WHAT TO DO:
Reproduce every one of the records below word for word, with no changes.

╭──

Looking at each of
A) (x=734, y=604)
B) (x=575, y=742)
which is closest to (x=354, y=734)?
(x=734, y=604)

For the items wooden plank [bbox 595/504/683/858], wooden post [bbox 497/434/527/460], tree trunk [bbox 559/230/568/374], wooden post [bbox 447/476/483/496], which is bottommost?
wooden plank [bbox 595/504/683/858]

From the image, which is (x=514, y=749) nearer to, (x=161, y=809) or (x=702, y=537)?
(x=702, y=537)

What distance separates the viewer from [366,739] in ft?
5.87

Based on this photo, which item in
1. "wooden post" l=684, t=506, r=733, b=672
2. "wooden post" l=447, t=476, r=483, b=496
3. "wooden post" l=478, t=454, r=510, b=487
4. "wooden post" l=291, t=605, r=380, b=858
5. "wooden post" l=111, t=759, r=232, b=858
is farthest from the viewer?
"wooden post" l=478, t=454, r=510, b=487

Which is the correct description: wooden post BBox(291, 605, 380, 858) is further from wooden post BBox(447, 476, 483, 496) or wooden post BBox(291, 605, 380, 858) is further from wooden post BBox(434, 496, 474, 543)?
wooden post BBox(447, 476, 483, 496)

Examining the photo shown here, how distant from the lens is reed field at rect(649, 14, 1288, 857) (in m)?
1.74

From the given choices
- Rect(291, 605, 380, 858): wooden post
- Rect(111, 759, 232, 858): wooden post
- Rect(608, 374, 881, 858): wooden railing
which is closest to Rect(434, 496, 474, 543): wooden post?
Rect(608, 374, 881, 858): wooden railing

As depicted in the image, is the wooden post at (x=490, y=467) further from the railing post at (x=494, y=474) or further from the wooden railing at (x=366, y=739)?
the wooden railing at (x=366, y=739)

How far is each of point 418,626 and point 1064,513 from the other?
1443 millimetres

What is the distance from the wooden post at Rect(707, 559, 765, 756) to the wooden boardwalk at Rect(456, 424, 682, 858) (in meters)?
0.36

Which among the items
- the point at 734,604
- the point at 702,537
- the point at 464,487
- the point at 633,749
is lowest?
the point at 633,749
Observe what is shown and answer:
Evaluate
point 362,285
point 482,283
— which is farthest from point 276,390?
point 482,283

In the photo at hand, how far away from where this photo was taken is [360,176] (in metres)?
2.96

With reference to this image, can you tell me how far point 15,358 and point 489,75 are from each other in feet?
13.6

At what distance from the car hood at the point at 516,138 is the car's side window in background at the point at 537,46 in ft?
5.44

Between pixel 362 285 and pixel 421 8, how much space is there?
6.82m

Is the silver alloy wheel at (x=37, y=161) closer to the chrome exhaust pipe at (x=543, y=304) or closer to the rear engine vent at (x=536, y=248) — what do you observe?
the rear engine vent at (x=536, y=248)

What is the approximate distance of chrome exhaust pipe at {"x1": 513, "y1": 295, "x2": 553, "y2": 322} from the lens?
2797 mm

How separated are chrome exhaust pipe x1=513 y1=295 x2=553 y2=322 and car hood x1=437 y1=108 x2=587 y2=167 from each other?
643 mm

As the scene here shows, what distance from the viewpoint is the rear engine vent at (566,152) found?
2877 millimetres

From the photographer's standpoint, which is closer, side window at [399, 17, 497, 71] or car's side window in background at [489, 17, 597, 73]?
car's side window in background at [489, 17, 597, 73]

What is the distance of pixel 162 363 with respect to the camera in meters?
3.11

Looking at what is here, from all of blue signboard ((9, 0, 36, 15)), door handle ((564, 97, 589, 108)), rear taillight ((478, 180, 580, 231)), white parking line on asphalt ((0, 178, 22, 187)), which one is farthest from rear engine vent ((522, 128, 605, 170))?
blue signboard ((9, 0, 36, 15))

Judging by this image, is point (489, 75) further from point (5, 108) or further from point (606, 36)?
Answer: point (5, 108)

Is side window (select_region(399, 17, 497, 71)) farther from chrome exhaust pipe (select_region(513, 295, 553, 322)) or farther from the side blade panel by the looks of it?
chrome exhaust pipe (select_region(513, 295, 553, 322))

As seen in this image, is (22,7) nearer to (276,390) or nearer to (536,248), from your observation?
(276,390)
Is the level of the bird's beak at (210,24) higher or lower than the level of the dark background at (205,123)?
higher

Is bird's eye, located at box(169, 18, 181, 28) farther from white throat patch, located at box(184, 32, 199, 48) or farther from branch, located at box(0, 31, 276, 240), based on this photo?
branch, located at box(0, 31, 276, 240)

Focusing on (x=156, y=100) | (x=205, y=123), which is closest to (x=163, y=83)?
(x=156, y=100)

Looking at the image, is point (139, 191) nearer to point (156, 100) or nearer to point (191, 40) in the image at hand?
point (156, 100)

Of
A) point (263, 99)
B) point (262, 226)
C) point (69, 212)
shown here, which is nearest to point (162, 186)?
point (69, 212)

╰──

WORKED SOLUTION:
Looking at each of
A) (x=734, y=604)
B) (x=575, y=742)
which is closest to (x=354, y=734)?
(x=734, y=604)

For the items wooden plank [bbox 595/504/683/858], wooden post [bbox 497/434/527/460], tree trunk [bbox 559/230/568/374], wooden post [bbox 447/476/483/496], which is bottommost?
wooden plank [bbox 595/504/683/858]

From the image, which is (x=514, y=749) nearer to, (x=161, y=809) or (x=702, y=537)?
(x=702, y=537)

What distance separates the viewer from [366,739] in ft?
5.87

Based on this photo, which item in
1. "wooden post" l=684, t=506, r=733, b=672
2. "wooden post" l=447, t=476, r=483, b=496
3. "wooden post" l=478, t=454, r=510, b=487
4. "wooden post" l=291, t=605, r=380, b=858
5. "wooden post" l=111, t=759, r=232, b=858
is farthest from the viewer?
"wooden post" l=478, t=454, r=510, b=487

Which is the correct description: wooden post BBox(291, 605, 380, 858) is further from wooden post BBox(447, 476, 483, 496) or wooden post BBox(291, 605, 380, 858) is further from wooden post BBox(434, 496, 474, 543)?
wooden post BBox(447, 476, 483, 496)

Examining the photo shown here, how distant from the lens is reed field at rect(649, 14, 1288, 857) (in m)?
1.74

From the given choices
- Rect(291, 605, 380, 858): wooden post
- Rect(111, 759, 232, 858): wooden post
- Rect(608, 374, 881, 858): wooden railing
which is closest to Rect(434, 496, 474, 543): wooden post?
Rect(608, 374, 881, 858): wooden railing

As depicted in the image, is the wooden post at (x=490, y=467) further from the railing post at (x=494, y=474) or further from the wooden railing at (x=366, y=739)?
the wooden railing at (x=366, y=739)

How far is each of point 418,626 and point 1064,513 from the other?
1443 millimetres

What is the distance from the wooden post at Rect(707, 559, 765, 756) to the wooden boardwalk at Rect(456, 424, 682, 858) (in meters)?
0.36

Which among the items
- the point at 734,604
- the point at 702,537
- the point at 464,487
- the point at 633,749
is lowest?
the point at 633,749
Observe what is shown and answer:
Evaluate
point 362,285
point 482,283
— which is farthest from point 276,390?
point 482,283

In the photo at hand, how far away from where this photo was taken is [360,176] (in metres)?
2.96

With reference to this image, can you tell me how far point 15,358 and point 489,75 are from each other in feet?
13.6

At what distance from the car hood at the point at 516,138 is the car's side window in background at the point at 537,46 in ft?
5.44

Between pixel 362 285 and pixel 421 8, how much space is there?
6.82m

Is the silver alloy wheel at (x=37, y=161) closer to the chrome exhaust pipe at (x=543, y=304) or closer to the rear engine vent at (x=536, y=248) — what do you observe?
the rear engine vent at (x=536, y=248)

What is the approximate distance of chrome exhaust pipe at {"x1": 513, "y1": 295, "x2": 553, "y2": 322} from the lens?
2797 mm

How separated are chrome exhaust pipe x1=513 y1=295 x2=553 y2=322 and car hood x1=437 y1=108 x2=587 y2=167 from each other?
643 mm

As the scene here shows, what distance from the viewpoint is the rear engine vent at (566,152) found?
2877 millimetres

From the photographer's standpoint, which is closer, side window at [399, 17, 497, 71] or car's side window in background at [489, 17, 597, 73]?
car's side window in background at [489, 17, 597, 73]

What is the distance of pixel 162 363 with respect to the camera in meters?
3.11

Looking at what is here, from all of blue signboard ((9, 0, 36, 15)), door handle ((564, 97, 589, 108)), rear taillight ((478, 180, 580, 231)), white parking line on asphalt ((0, 178, 22, 187)), which one is farthest from rear engine vent ((522, 128, 605, 170))?
blue signboard ((9, 0, 36, 15))

Judging by this image, is point (489, 75) further from point (5, 108) or further from point (606, 36)?
Answer: point (5, 108)

Is side window (select_region(399, 17, 497, 71)) farther from chrome exhaust pipe (select_region(513, 295, 553, 322)) or farther from the side blade panel by the looks of it?
chrome exhaust pipe (select_region(513, 295, 553, 322))

As seen in this image, is (22,7) nearer to (276,390) or nearer to (536,248), from your observation?
(276,390)
Is the level of the bird's beak at (210,24) higher or lower than the level of the dark background at (205,123)?
higher

Is bird's eye, located at box(169, 18, 181, 28) farther from white throat patch, located at box(184, 32, 199, 48) or farther from branch, located at box(0, 31, 276, 240), based on this photo?
branch, located at box(0, 31, 276, 240)

Focusing on (x=156, y=100) | (x=205, y=123), which is closest to (x=163, y=83)?
(x=156, y=100)

Looking at the image, is point (139, 191) nearer to point (156, 100) or nearer to point (191, 40) in the image at hand?
point (156, 100)

Of
A) point (263, 99)
B) point (262, 226)
C) point (69, 212)
shown here, which is nearest to point (162, 186)?
point (69, 212)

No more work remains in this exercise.